Homeowners have cause to celebrate today, as the Bank of England made a surprise move, bringing the base rate down to 5%.

Analysts had widely predicted rates would drop by the end of the year, but no one seemed to expect it to happen so soon. The average homeowner will now be £10 a month better off - repayments on a £60,000 mortgage, for example, will drop by £9.22 a month.

The first half of the year has been a good time for homeowners with four rate cuts bringing down the base rate from 6% at the end of last year to its current level, bringing mortgage payments down as a result. This means the average mortgage will have fallen by about £35 over the first half of the year.

This latest news will be especially welcomed by homeowners considering that when the base rate was left on hold last month analysts started to talk of a rise in rates by the end of the year, and it seemed homeowners would have to start tightening their belts.

The uncertainty over rate movements came about largely because of a surprising rise in inflation before the last decision, which led many analysts to suggest the Bank of England would have to raise rates to keep it under control.

Since then, forecasts changed and City analysts were largely predicting a further quarter point rate cut by the end of the year. A further cut to 4.75% hasn't been ruled out either, making mortgages even more affordable.

Unfortunately, the savings homeowners make won't work very hard for them in the average bank or building society account.

This latest rate cut will see savers suffer again - and they are already receiving record low rates of return on their cash.
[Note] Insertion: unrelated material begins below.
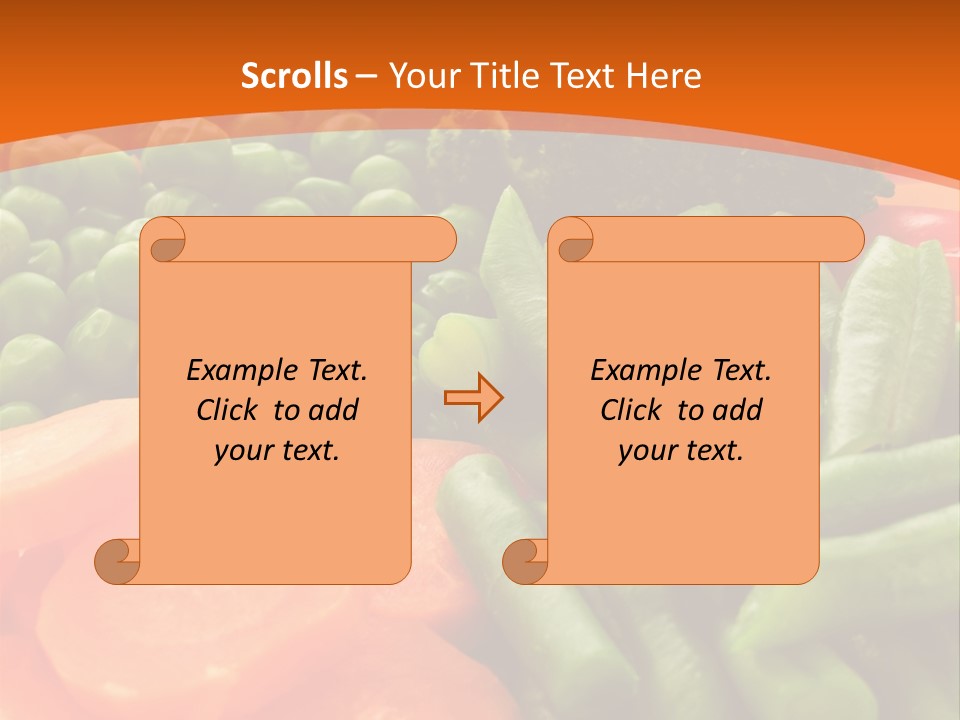 Scrolls – Your Title Text Here

Example Text. Click to add your text.

Example Text. Click to add your text.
At present, the average net interest rate on a 90-day notice account with a balance of £5,000 is 2.98%. The only time it has been lower than this in the past 20 years was two years ago when it fell to 2.50% when the base rate was at 5.25%.

This is especially bad news for those who are steering away from the falling stockmarkets.

For some time savers have been advised to look around for a better deal on their accounts if they are being paid such low rates and, with internet banks paying rates as high as 7.25% last year, they were hardly pushed to find a better deal.

But the series of rate cuts this year has been evidence that even the newer institutions are feeling the pinch, with rates coming down on savings accounts, current accounts and individual savings accounts (ISAs) offered by the internet and phone banks.

Now, more than ever, it is vital that savers shop around for the best deal possible, at least consoling themselves that they are saving money on their mortgage repayments.